Tout d'abord, j'en attends une meilleure formation disciplinaire, c'est-à-dire une meilleure maîtrise des savoirs ; une meilleure maîtrise des programmes, car on peut être agrégé dans une discipline et ne maîtriser que 20 % du programme du collège. (Exclamations sur les travées du groupe socialiste et du groupe CRC.).

M. Didier Boulaud. Quand on veut tuer son chien, on dit qu'il a la rage !

M. Luc Ferry, ministre. Ensuite, j'en attends une meilleure maîtrise de ce qu'on appelle dans le jargon la « didactique ». Imaginez que vous deviez parler de la Révolution française, que vous connaissez bien, à des élèves de CM 1 ou de CM 2 de neuf et dix ans. Toute la difficulté est de savoir comment vous allez aborder la question.

Quelle date, quel événement allez-vous retenir ?

M. Jacques Mahéas. Les enseignants connaissent leur travail !

M. Luc Ferry, ministre. Voilà ce qui devrait faire partie au premier chef de la formation dans les IUFM.

Enfin, il faut apprendre à maîtriser les classes. C'est une question de pédagogie. On se plaint beaucoup que les IUFM ne donnent pas à nos jeunes enseignants une idée du public qu'ils vont avoir à former, pour ne pas dire « à affronter »...

M. Didier Boulaud.

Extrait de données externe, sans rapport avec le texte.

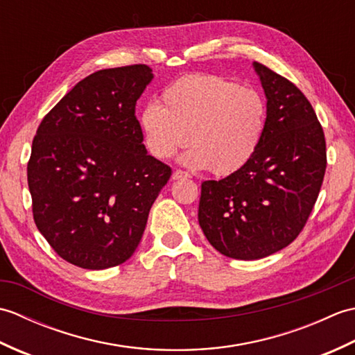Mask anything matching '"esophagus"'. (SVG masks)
Masks as SVG:
<instances>
[{
  "instance_id": "esophagus-1",
  "label": "esophagus",
  "mask_w": 355,
  "mask_h": 355,
  "mask_svg": "<svg viewBox=\"0 0 355 355\" xmlns=\"http://www.w3.org/2000/svg\"><path fill=\"white\" fill-rule=\"evenodd\" d=\"M172 178H173V180L191 178V173H187L186 171H182V169H177V171H173V173H172Z\"/></svg>"
}]
</instances>
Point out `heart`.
Segmentation results:
<instances>
[{
    "instance_id": "1",
    "label": "heart",
    "mask_w": 355,
    "mask_h": 355,
    "mask_svg": "<svg viewBox=\"0 0 355 355\" xmlns=\"http://www.w3.org/2000/svg\"><path fill=\"white\" fill-rule=\"evenodd\" d=\"M267 123V105L253 88L216 74H189L164 88L162 107L150 103L139 117L148 153L168 160L191 140L183 163L235 173L258 150Z\"/></svg>"
}]
</instances>
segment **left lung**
<instances>
[{
	"label": "left lung",
	"mask_w": 355,
	"mask_h": 355,
	"mask_svg": "<svg viewBox=\"0 0 355 355\" xmlns=\"http://www.w3.org/2000/svg\"><path fill=\"white\" fill-rule=\"evenodd\" d=\"M267 97L261 145L244 168L201 184L200 227L218 252L253 261L290 245L313 212L327 171V143L300 89L253 64Z\"/></svg>",
	"instance_id": "obj_1"
}]
</instances>
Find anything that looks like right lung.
I'll list each match as a JSON object with an SVG mask.
<instances>
[{"label":"right lung","mask_w":355,"mask_h":355,"mask_svg":"<svg viewBox=\"0 0 355 355\" xmlns=\"http://www.w3.org/2000/svg\"><path fill=\"white\" fill-rule=\"evenodd\" d=\"M153 78L145 64L96 71L37 126L27 163L33 220L73 266L103 270L130 259L172 175L148 154L135 117Z\"/></svg>","instance_id":"right-lung-1"}]
</instances>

Ce n'est pourtant pas la guerre !

M. Luc Ferry, ministre. ... en fait de la réalité scolaire à laquelle ils devront faire face.

Nous allons donc avec Xavier Darcos proposer une réforme articulée autour de deux axes.

Tout d'abord, une réforme des concours permettra d'accéder à cette meilleure maîtrise des programmes, car il est important de retenir comme critère des savoirs disciplinaires les programmes qu'on aura à enseigner, notamment à l'école primaire.

Ensuite, nous allons professionnaliser la formation dans les IUFM, avec un accompagnement pendant trois ans dans le métier et en développant beaucoup plus qu'aujourd'hui les stages en alternance dans les établissements.

M. Didier Boulaud. Ce n'est pas nouveau ! Cela fait trente ans que cela existe ! Vous n'arrêtez pas d'inventer ! (Mme Nicole Borvo fait un signe d'approbation.)

M. Luc Ferry, ministre. Enfin, je souhaite que tous les professeurs de l'enseignement général passent au moins quinze jours dans les lycées professionnels, car ils auront à participer à l'orientation des jeunes vers des filières qu'ils ne connaissent pas.